More than 120 cases of measles have now been confirmed in outbreaks affecting five areas of England - with West Yorkshire having most cases in the UK.
Public Health England (PHE) said the current cases are linked to "ongoing large outbreaks" in Europe.
The most recent updates show that, as of January 9, West Yorkshire had 34 confirmed cases, Cheshire and Liverpool had 29, there were 32 in the West Midlands, 20 in Surrey and seven in Greater Manchester.
The health body previously warned that those who recently travelled or were going to travel to Romania, Italy and Germany without receiving two doses of the MMR vaccine are particularly at risk.
Measles is a highly infectious viral disease which typically lasts up to 10 days and begins with cold-like symptoms and a measles rash. It can lead to serious complications, including pneumonia.

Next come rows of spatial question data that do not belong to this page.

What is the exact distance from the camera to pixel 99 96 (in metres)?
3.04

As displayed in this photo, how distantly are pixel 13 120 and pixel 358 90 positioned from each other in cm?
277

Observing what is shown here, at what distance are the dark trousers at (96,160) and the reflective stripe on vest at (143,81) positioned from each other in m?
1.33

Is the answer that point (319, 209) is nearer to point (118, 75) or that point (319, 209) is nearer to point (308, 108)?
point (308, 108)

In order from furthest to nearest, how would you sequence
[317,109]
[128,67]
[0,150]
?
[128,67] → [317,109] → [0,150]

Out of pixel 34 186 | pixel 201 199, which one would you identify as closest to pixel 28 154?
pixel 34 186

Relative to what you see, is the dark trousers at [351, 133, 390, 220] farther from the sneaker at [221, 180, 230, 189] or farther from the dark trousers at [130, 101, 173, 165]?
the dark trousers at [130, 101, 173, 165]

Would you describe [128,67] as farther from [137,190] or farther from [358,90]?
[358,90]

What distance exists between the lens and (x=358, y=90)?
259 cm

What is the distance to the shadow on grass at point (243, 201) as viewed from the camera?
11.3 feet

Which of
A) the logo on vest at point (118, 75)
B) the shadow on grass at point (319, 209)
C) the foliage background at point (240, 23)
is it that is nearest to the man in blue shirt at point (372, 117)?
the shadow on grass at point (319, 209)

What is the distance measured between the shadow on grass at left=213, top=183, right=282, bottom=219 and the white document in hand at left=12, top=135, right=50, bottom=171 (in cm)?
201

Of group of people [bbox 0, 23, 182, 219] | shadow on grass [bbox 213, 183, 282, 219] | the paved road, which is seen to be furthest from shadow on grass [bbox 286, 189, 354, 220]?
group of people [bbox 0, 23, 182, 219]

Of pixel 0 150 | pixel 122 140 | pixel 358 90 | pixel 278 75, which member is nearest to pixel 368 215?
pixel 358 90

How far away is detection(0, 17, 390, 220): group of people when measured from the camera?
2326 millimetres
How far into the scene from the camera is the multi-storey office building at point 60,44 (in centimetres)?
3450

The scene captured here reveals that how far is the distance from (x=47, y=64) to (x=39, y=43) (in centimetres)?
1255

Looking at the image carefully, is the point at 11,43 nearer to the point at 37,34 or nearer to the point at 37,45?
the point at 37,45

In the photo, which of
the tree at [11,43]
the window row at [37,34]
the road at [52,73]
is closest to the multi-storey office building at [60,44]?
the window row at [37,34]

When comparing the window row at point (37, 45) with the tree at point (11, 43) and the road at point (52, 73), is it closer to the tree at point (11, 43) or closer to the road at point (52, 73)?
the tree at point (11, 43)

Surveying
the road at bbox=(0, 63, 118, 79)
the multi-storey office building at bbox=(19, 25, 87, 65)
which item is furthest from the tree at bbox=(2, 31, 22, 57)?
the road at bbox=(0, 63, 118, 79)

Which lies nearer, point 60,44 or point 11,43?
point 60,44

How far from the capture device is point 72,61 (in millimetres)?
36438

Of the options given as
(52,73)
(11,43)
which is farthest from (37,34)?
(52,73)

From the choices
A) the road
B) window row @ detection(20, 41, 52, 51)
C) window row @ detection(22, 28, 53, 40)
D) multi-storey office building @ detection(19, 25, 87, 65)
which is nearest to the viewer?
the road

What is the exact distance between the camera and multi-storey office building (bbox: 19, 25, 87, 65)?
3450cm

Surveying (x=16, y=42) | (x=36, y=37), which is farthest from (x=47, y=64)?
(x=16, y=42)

PHE said the overall risk of measles is low among the population, as the UK achieved World Health Organisation (WHO) elimination status in 2016, alongside Denmark and Spain.

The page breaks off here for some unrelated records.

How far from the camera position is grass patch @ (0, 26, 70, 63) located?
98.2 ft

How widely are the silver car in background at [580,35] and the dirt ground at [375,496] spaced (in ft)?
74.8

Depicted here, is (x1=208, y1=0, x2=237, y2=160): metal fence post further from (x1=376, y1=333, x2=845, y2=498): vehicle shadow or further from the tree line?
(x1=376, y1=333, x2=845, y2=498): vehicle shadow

This means the number of cases in the UK across a period of at least three years was low enough to prevent the disease spreading among the general population.

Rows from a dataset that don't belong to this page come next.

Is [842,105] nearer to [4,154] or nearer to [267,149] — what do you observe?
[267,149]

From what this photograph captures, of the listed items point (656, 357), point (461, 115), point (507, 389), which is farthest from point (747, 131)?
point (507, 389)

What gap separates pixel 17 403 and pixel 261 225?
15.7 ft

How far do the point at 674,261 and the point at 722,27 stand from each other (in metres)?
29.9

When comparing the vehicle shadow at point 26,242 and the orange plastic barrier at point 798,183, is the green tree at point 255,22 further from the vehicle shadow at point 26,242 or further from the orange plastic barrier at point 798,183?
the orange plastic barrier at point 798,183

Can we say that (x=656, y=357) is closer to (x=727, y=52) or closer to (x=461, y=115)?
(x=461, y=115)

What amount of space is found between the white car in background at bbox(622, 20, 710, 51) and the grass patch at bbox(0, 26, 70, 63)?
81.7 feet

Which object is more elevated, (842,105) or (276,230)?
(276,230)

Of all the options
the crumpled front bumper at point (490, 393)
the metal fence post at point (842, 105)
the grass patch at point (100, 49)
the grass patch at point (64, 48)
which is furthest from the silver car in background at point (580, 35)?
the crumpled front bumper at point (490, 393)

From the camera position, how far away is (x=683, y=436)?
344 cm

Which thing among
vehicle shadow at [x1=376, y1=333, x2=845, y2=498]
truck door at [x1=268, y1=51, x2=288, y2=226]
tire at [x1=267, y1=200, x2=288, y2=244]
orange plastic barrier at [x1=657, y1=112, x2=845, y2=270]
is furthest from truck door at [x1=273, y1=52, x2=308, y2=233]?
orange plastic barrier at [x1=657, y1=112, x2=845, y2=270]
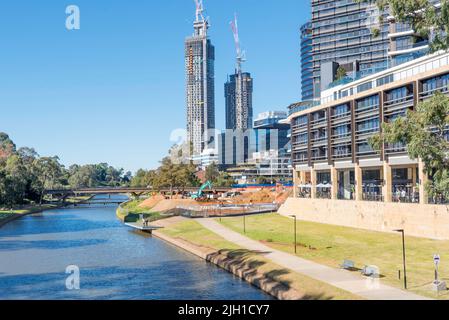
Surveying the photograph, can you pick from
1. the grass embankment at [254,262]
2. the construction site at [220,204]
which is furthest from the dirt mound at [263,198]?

The MMR vaccine is a combined inoculation which protects against measles, mumps and rubella and is available to all adults and children who have not completed the course.
The full course requires two doses and anyone who is unsure of their vaccination status is encouraged to check with their GP.
Dr Mary Ramsay, head of immunisation at PHE, said: "This serves as an important reminder for parents to take up the offer of MMR vaccination for their children at one year of age and as a pre-school booster at three years and four months of age.
"Children and young adults who missed out on their MMR vaccine in the past or are unsure if they had two doses should contact their GP practice to catch up.
"We'd also encourage people to ensure they are up to date with their MMR vaccine before travelling to countries with ongoing measles outbreaks."
She added: "The UK recently achieved WHO measles elimination status and so the overall risk of measles to the UK population is low, however due to ongoing measles outbreaks in Europe, we will continue to see cases in unimmunised individuals and limited onward spread can occur in communities with low MMR coverage and in age groups with very close mixing."
PHE said local health protection teams were working with councils and the NHS to raise awareness among communities and health professionals.
The NHS advises anyone who suspects they, or their child, might have measles to contact their GP.